Once the import_logs.py script is replaced with the 1.10.1[/url] version or the [url=https://raw.github.com/piwik/piwik/master/misc/log-analytics/import_logs.py]master version from GitHub, it handles the log file fine without having to edit it, so the bug seems to be fixed as of now but I thought others might have the same frustrations as me.

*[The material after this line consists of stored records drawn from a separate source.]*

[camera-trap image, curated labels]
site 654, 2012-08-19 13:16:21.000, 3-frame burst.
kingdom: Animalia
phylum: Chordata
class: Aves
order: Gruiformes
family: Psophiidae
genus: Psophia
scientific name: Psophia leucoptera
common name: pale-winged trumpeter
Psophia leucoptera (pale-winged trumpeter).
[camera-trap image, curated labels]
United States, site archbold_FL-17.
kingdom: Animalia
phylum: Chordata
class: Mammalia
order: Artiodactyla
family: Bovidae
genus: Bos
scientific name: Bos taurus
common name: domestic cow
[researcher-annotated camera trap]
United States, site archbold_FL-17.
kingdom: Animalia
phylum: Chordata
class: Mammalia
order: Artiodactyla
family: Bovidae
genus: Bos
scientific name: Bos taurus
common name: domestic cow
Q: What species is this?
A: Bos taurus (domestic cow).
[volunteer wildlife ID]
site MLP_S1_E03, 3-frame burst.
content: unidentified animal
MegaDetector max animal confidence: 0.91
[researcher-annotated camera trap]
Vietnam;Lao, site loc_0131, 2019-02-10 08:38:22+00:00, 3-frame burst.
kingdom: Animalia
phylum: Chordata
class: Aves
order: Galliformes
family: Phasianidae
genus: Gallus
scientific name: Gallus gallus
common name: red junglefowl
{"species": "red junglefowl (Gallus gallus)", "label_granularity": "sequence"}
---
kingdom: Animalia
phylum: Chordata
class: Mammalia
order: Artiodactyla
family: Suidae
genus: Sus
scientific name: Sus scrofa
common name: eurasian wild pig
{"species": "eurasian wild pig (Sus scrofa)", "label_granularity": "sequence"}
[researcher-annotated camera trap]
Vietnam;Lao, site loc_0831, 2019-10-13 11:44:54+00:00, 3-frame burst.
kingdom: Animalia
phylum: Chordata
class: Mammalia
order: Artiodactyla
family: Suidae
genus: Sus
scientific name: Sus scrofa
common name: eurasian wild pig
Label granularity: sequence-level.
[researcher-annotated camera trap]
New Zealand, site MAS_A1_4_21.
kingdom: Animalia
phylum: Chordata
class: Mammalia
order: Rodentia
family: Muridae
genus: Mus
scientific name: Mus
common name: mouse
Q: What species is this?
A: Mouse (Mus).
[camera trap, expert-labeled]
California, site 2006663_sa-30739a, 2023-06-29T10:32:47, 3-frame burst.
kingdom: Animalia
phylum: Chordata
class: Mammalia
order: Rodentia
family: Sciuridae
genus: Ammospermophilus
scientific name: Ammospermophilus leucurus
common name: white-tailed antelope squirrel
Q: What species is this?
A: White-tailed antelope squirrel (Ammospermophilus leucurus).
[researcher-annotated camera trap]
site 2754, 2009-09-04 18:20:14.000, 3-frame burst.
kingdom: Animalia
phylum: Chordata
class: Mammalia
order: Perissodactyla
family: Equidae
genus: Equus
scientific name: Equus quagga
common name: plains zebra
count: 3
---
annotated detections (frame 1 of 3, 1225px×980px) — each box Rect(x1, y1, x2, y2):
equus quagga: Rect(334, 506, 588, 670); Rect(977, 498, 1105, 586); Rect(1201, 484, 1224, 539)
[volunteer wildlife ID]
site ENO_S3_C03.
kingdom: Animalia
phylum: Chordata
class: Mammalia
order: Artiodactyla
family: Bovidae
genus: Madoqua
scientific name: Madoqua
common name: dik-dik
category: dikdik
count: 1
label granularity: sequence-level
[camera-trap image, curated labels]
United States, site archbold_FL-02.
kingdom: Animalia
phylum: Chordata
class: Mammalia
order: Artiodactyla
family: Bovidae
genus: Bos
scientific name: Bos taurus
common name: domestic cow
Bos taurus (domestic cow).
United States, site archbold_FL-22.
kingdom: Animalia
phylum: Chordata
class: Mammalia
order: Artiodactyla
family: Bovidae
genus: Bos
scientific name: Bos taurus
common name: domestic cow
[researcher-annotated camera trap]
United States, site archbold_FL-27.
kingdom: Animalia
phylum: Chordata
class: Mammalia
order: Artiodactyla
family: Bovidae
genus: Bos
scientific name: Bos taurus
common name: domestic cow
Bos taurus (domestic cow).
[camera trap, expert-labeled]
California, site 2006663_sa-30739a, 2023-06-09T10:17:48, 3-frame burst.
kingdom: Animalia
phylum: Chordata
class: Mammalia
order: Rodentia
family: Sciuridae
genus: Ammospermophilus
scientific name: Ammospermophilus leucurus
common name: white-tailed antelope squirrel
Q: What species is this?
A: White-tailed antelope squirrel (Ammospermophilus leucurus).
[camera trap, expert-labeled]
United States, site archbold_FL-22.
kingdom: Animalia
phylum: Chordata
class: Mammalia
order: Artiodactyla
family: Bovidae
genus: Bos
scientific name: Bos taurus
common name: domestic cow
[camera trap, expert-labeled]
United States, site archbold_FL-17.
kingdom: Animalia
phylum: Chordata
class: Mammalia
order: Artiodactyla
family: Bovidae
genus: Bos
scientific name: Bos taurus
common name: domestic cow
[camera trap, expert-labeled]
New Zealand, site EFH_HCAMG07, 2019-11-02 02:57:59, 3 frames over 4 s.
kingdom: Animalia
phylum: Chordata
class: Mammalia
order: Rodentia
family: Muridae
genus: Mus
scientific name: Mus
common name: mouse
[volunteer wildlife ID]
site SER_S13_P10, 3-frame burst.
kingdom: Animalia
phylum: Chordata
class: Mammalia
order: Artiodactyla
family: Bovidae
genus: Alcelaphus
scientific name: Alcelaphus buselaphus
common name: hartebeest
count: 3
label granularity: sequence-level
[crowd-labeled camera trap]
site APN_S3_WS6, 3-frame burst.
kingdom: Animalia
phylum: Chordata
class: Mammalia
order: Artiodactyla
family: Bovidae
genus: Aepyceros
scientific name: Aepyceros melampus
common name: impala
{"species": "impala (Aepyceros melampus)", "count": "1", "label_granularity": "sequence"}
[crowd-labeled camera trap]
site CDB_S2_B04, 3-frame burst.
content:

I guess this is related to this one - 1.11 - import_logs.py broken parser · Issue #3805 · matomo-org/matomo · GitHub

Try to use the script from the latest GIT repository as we fixed this bug, then it should work. we will release new beta & version in a couple weeks

Where is that github version? If i browse in your signature i end 17 jan 2013 -> History for misc/log-analytics/import_logs.py - mattab/piwik · GitHub

My importlogs also stopped working after latest update and im not sure why. Whatever i type and try i always get the “option page” who say to me what i can do and how. Script worked since month without any problems or changes. And now i cant get it back to work.